— AIM 1 —
In the passage on wood structure, which four kinds of trees have resin ducts in their wood?

** begin TEXT SHOWN **

All of our broadleaf woods are either ring-porous or diffuse-porous, though some of them, like the walnut, are nearly half way between the two groups.

If the wood of hickory, for example, be examined with the magnifying lens, it will be seen that there are numerous small pores in the late wood, while running parallel with the annual rings are little white lines such as are shown in Fig. 149. These are lines of wood parenchyma. Wood parenchyma is found in all woods, arranged sometimes in tangential lines, sometimes surrounding the pores and sometimes distributed over the cross-section. The dark, horn-like portions of hickory and oak are the woodfibers. They give the strength to wood.

In many of the diffuse-porous woods, the pores are too small to be seen with the unaided eye, and in some cases they are not very distinct even when viewed with a magnifier. It is necessary to study such examples closely in order not to confuse them with the woods of conifers.

The woods of conifers are quite different in structure from broadleaf woods, though the difference may not always stand out prominently. Coniferous woods have no pores, their rays are always narrow and inconspicuous, and wood parenchyma is never prominent. The woods of the pines, spruces, larches, and Douglas fir differ from those of the other conifers in having resin ducts, Fig. 144. In pines these are readily visible to the naked eye, appearing as resinous dots on cross-sections and as pin scratches or dark lines on longitudinal surfaces. The presence or absence of resin ducts is a very important feature in identifying woods, hence it is very important to make a careful search for them when they are not readily visible.

** end TEXT SHOWN **
** begin PROVIDED INFORMATION **

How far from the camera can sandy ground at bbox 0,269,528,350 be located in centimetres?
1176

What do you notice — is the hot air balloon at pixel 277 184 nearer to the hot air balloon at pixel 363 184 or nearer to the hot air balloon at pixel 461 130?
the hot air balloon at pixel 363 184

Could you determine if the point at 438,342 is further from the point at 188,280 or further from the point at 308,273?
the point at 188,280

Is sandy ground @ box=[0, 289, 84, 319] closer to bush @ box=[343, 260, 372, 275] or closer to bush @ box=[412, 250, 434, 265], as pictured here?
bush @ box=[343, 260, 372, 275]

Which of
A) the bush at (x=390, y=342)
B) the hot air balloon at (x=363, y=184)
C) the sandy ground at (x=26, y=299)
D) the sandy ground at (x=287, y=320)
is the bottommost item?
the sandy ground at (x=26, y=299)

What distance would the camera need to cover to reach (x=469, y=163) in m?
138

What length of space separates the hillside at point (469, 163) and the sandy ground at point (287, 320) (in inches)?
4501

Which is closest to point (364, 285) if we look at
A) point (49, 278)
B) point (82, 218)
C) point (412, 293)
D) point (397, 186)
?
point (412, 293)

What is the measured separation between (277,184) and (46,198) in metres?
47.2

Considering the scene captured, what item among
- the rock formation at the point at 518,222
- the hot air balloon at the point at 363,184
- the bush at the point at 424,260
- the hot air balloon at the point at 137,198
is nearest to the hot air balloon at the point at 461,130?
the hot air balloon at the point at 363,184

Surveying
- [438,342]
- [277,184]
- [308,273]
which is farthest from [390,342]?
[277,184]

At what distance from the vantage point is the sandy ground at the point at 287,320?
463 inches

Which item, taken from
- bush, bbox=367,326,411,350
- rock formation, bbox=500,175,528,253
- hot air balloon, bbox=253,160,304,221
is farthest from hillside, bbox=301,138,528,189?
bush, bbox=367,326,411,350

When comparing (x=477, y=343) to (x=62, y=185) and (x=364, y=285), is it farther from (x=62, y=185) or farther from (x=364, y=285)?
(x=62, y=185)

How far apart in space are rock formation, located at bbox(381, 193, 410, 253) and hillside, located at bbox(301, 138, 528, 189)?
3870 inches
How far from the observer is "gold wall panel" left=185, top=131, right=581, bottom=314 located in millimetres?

** end PROVIDED INFORMATION **

— AIM 2 —
Count the lines in the rows that contain the string "space", with case counting. Reply with only the number.

— OUTPUT 1 —
Pines, spruces, larches, and Douglas fir.

— OUTPUT 2 —
2